Boots blocks Advantage Card following cyber attack affecting 150,000 customer accounts

Boots claims it acted after identifying a credential-stuffing cyber attack

Boots has blocked Advantage loyalty card holders from using their cards to pay for goods today after detecting a cyber attack potentially compromising 150,000 accounts.

The company claims that it has been subjected to a credential-stuffing attack, which appears to have been successful in cracking the accounts of a small percentage of the 14 million Advantage Card users. The affected users will be contacted, and have been advised to improve their online security.

Users, however, can still accrue points at branches of Boots or for online purchases.

In a statement, Boots said: "Our customers' safety and security online is very important to us. We can confirm we are writing to a small number of our customers to tell them that we have seen fraudulent attempts to access boots.com accounts.

"These attempts can be successful if people use the same email and password details on multiple accounts. We would like to reassure our customers that these details were not obtained from Boots. We are aware that other organisations may be impacted too.

"As an extra precaution we have temporarily stopped payment by Boots Advantage Card points on boots.com or in store.

"This removes the ability for people to attempt to access any Boots accounts, but means that customers will not be able to use Boots Advantage Card points to pay for products in store and online for a short period of time.

"We are writing to customers if we believe that their account has been affected, and if their Boots Advantage Card points have been used fraudulently we will, of course, replace them.

"We currently believe that this will only affect a tiny percentage of cardholders and we would like to reassure customers that credit card information cannot be accessed. To help protect online accounts we strongly recommend using different passwords for each site used."

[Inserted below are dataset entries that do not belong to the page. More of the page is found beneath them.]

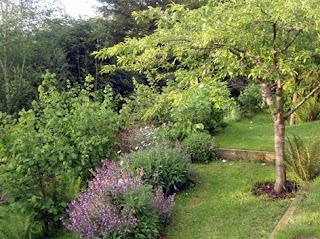 rincón del jardín con ciruelo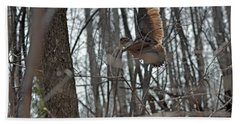 American Woodcock - Scolopax Minor Beach Towel by Asbed Iskedjian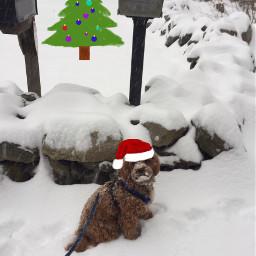 santadog christmas snowy puppy mailboxes freetoedit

The attack comes days after a similar issue hit 600,000 Tesco Clubcard holders, in a similar credential stuffing attack. Credential stuffing describes hackers simply using existing user names and passwords culled from previous compromises in the expectation that many will people will have used the same combination across multiple accounts.

Max Heinemeyer, director of threat hunting at security firm Darktrace said that organisations need to be proactive and to implement robust security measures to detect credential stuffing attacks.

"This is a classic case of credential stuffing - a kind of attack where hackers check previous data leaks containing stolen passwords uploaded on the dark web and then reuse those to credentials to sign into another one of your online accounts," he said.

He continued: "This attack is only possible because the average person doesn't always act with security in mind and re-uses the same username and passwords across many sites.

"Good password managers and multi-factor authentication will help, but there is only so much the individual can do. The responsibility lies with the organisations providing online services to ensure they have robust systems and cutting-edge defensive technologies to fight back when hackers do gain access to users' accounts."